Carnegie Mellon University
July 01, 2021

Mechanism Guided Chemoenzymatic Synthesis of Quinolone Alkaloids

By Ben Panko

New research from Carnegie Mellon University chemists sheds light on how complex natural products could be more effectively made through mechanism guided chemoenzymatic synthesis. The work was published in the latest issue of the journal ACS Catalysis, and was featured as a supplementary journal cover. The cover was designed by Mellon College of Science Publications Manager and Graphic Designer Rachel Keeney.

Quinoline and quinolone alkaloids are organic compounds from which many potentially valuable products with anti-cancer, antiviral and antibacterial properties can be derived, said Associate Professor of Chemistry Yisong (Alex) Guo.

"People will naturally want to know how you will make more of this," Guo said.

Naturally, these products are most often found to be synthesized by plants and some microorganisms using a variety of protein catalysts called enzymes. While processes have been previously developed to synthetically create some of the products, the complexity and variety of the functional groups being attached to the molecules in question makes the processes labor intensive and inefficient.

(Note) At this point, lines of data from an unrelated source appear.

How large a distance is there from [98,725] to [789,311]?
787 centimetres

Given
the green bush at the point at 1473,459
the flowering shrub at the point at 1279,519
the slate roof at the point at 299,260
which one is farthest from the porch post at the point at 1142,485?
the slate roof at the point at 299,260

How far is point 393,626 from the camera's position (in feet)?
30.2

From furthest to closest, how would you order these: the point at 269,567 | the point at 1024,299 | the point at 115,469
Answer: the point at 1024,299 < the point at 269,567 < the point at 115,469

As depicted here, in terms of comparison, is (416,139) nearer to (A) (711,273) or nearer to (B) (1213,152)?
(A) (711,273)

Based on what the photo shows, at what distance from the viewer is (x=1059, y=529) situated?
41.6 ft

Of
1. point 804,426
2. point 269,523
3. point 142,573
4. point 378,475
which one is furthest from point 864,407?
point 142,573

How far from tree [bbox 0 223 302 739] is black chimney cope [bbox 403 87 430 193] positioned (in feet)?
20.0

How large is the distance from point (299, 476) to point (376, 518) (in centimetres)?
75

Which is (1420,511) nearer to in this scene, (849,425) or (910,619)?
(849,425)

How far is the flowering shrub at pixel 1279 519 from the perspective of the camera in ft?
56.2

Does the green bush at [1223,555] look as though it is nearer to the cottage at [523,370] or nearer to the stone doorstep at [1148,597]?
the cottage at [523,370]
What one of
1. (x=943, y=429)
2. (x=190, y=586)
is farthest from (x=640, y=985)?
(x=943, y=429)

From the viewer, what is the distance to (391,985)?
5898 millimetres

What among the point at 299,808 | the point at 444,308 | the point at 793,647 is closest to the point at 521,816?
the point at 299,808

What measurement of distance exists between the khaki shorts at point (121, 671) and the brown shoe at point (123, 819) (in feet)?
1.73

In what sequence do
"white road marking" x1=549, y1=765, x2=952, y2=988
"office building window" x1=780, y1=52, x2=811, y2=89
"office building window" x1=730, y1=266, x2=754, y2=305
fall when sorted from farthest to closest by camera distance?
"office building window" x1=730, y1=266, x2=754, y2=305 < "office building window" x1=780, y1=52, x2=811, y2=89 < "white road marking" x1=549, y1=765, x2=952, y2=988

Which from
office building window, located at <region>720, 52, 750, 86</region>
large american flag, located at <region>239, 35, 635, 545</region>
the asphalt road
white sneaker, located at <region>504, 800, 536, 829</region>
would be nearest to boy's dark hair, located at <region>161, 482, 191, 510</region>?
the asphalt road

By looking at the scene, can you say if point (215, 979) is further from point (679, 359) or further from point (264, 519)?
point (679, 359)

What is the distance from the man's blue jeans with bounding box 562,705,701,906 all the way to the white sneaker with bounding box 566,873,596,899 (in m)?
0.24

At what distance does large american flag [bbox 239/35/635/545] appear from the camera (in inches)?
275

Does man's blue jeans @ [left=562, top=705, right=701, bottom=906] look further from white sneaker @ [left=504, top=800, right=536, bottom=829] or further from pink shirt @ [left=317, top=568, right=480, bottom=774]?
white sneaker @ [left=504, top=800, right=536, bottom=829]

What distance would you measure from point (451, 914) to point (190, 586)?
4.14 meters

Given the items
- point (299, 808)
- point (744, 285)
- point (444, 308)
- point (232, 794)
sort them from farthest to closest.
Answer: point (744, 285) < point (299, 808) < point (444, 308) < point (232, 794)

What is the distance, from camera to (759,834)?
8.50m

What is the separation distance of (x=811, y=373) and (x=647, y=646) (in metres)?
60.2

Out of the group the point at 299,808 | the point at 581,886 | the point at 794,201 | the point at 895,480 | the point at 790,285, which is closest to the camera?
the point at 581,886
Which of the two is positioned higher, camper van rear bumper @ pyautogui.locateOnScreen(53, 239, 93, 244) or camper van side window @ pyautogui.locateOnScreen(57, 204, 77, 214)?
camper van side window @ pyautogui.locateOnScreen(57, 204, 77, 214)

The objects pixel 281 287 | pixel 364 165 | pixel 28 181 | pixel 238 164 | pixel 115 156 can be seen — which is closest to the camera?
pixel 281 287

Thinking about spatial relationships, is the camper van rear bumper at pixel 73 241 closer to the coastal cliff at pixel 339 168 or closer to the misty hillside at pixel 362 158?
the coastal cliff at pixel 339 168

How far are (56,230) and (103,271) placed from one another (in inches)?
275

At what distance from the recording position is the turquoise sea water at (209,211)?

Guo has long worked to better understand and leverage the power of enzymes in synthetic chemical reactions — in research published last year in the Journal of the American Chemical Society, he and his collaborators looked specifically at the mechanisms of the non-heme-iron oxygenase enzyme AsqJ, which is a critical enzyme in the biosynthesis of quinolone alkaloids.

An important reaction catalyzed by AsqJ is epoxidation, which comprises putting a three-atom ring containing oxygen called an epoxide onto a molecule. This epoxide acts as a functional group for the molecule, allowing it to participate in a variety of chemical reactions including the generation of the core molecular structure of quinolone alkaloids.

In this latest work, Guo and his collaborators built on those mechanistic insights into AsqJ-catalyzed epoxidation by showing how the enzyme could be used to help prepare quinoline and quinolone alkaloid analogues more robustly and efficiently.

"This is the first demonstration of applying this chemoenzymatic synthesis for this family of alkaloids by using non-heme-iron oxygenases," Guo noted.

With the assistance of molecular dynamics simulations performed by Carnegie Mellon Associate Professor of Chemistry Maria Kurnikova and Visiting Researcher Igor Kurnikov and quantum chemical calculations by Guo, Guo and his long-time collaborator, Wei-chen Chang at North Carolina State University, were able to test a range of potential substrate analogues that AsqJ could catalyze into variants of the quinolone viridicatin. Using these analogue substrates, the researchers then synthesized a wide variety of viridicatin products, including some rarely found in nature.

"Overall, using both enzymes and chemical synthesis with a simple Lewis acid treatment, we can create a library of these man-made compounds at a gram scale," Guo said.

In addition to Guo, Chan, Kurnikova and Kurnikov, the other researchers on this study were Yijie Tang of Carnegie Mellon; Haoyu Tang of North Carolina State University and Hsuan Jen-Liao and Nei-Li Chan of National Taiwan University.

Funding for the study was provided by a grant (GM125924) from the National Institutes of Health.